Again a brisk rapping upon the door woke Henry shortly after midnight. “Charley,” he murmured, swiftly rising and snatching up his dressing gown. When he tore open the door, his heart plummeted to discover not his missing son, but the now familiar messenger, bearing yet another telegram.

“Have just seen your son,” Colonel Devereux had written not
twenty minutes before. “He is bright & feeling well. Has a slight wound in shoulder ball glancing upward and no bones broken. He remains here tonight & will leave on train for Washington at 12.50 PM tomorrow I have informed him of your Hotel in case anything should cause you to pass each other accidentally in trying to meet.”

“The colonel writes as if Charley is up and walking around,” said Ernest, who had woken at the knock and had read the telegram over his father's shoulder.

“That may simply be an imprecise turn of phrase,” Henry cautioned him, “and yet I feel immeasurable relief knowing where he is, and that Colonel Devereux has seen him, and has spoken to him.”

Ernest concurred, and with an enormous yawn, he hugged Henry and returned to bed. Henry, his head buzzing with questions and plans, lay awake in bed long after a church bell struck one o'clock, but eventually fatigue overcame him and he drifted off to sleep.

In the morning, Henry and Ernest made sure the suite was ready to receive their injured soldier, and Henry wrote to Alice to share the good news of Charley's condition and imminent arrival, concluding with what he hoped was a note of reassuring levity. “Think of the mischief done by leaving out the little word ‘not' in the first telegram!” he wrote. “‘
Not
severely injured,' it should have been.”

At breakfast Henry and Ernest resolved that if Charley were not aboard the anticipated train, they would travel to Alexandria and transport him to Washington themselves. At noon they returned to the station, where they joined dozens of other anxious civilians waiting on the platform, gazing worriedly down the tracks, straining their ears for the rumble of iron wheels and the shriek of the whistle.

At long last they heard it—the chugging of the engine, the
squealing of brakes. Henry took Ernest by the arm and steered his son alongside the train, weaving their way through the crowd, craning their necks to peer in through the windows.

“Papa, look there,” said Ernest, gesturing to a baggage car near the end of the train. The doors had been flung wide, and haggard, bloodied, limping soldiers were disembarking, their soiled uniforms littered with pieces of the yellow straw strewn about to absorb bodily fluids and perhaps offer a modicum of comfort. As Henry and Ernst hurried toward it, they observed other soldiers carried off on stretchers, their bandages soiled and soaked through with blood.

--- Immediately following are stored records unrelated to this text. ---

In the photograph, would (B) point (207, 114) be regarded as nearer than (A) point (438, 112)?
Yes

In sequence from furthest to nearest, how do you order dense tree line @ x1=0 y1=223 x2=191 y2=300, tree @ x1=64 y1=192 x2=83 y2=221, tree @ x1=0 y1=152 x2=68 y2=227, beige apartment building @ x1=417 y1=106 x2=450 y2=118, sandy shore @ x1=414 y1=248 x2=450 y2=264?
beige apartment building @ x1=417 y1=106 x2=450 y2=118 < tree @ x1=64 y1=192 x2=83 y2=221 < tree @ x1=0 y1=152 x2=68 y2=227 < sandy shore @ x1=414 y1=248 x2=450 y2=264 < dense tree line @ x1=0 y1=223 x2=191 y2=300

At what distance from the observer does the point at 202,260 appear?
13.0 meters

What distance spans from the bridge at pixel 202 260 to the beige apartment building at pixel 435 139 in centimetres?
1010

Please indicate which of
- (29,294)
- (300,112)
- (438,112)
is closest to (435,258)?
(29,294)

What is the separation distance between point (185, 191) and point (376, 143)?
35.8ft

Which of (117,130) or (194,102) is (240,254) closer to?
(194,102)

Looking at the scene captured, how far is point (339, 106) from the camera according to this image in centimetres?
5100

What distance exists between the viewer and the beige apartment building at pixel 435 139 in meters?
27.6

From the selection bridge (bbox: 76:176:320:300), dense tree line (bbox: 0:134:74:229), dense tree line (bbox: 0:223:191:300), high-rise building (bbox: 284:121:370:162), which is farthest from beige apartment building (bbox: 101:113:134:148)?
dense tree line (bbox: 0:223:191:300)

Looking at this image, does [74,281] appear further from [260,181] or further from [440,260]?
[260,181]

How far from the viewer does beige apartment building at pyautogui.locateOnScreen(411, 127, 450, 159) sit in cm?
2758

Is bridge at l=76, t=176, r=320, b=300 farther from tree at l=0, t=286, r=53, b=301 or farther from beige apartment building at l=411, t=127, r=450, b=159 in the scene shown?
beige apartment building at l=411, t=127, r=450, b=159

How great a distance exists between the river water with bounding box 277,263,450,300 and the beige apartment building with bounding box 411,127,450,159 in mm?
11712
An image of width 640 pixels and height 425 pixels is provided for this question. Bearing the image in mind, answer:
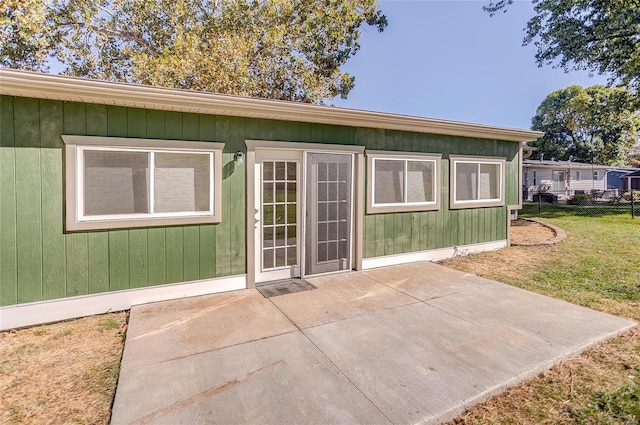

Ernst glimpsed him first. “Charley,” he shouted, waving his hand in the air. Henry spotted him then, and felt a chill when the huddled figure on the stretcher beneath the blue wool blanket did not stir at his brother's cry. Seized by a sudden panic that Charley would be swallowed up by the throng and lost within the vast system of military hospitals and converted public buildings, Henry pushed his way through the crowd, all politeness and dignity forgotten, until he reached his stricken boy's side.

“Charley,” he gasped, taking hold of one pale hand folded across Charley's chest. “Charley, it's Papa. We're here, Ernest and I. We're here.”

Charley's blue eyes fluttered open, bleary and bloodshot. “Hello, Papa,” he said faintly, managing a wan smile before his eyes drifted shut again. He looked utterly bedraggled, his face gaunt and whiskered, his hair disheveled and flecked with straw.

“Come with me,” Henry commanded the two soldiers carrying the stretcher, fixing them with a look that precluded dissent. With Ernest following behind, Henry led them to the ambulance Sumner had arranged, but just as they were loading Charley on board, he roused himself enough to explain that his friend Captain Henry Pickering Bowditch was among the wounded, and to ask if they could see to him as well. At Henry's nod, Ernest raced
back to the luggage car, found the injured captain, and arranged for him to be carried onto the ambulance beside Charley.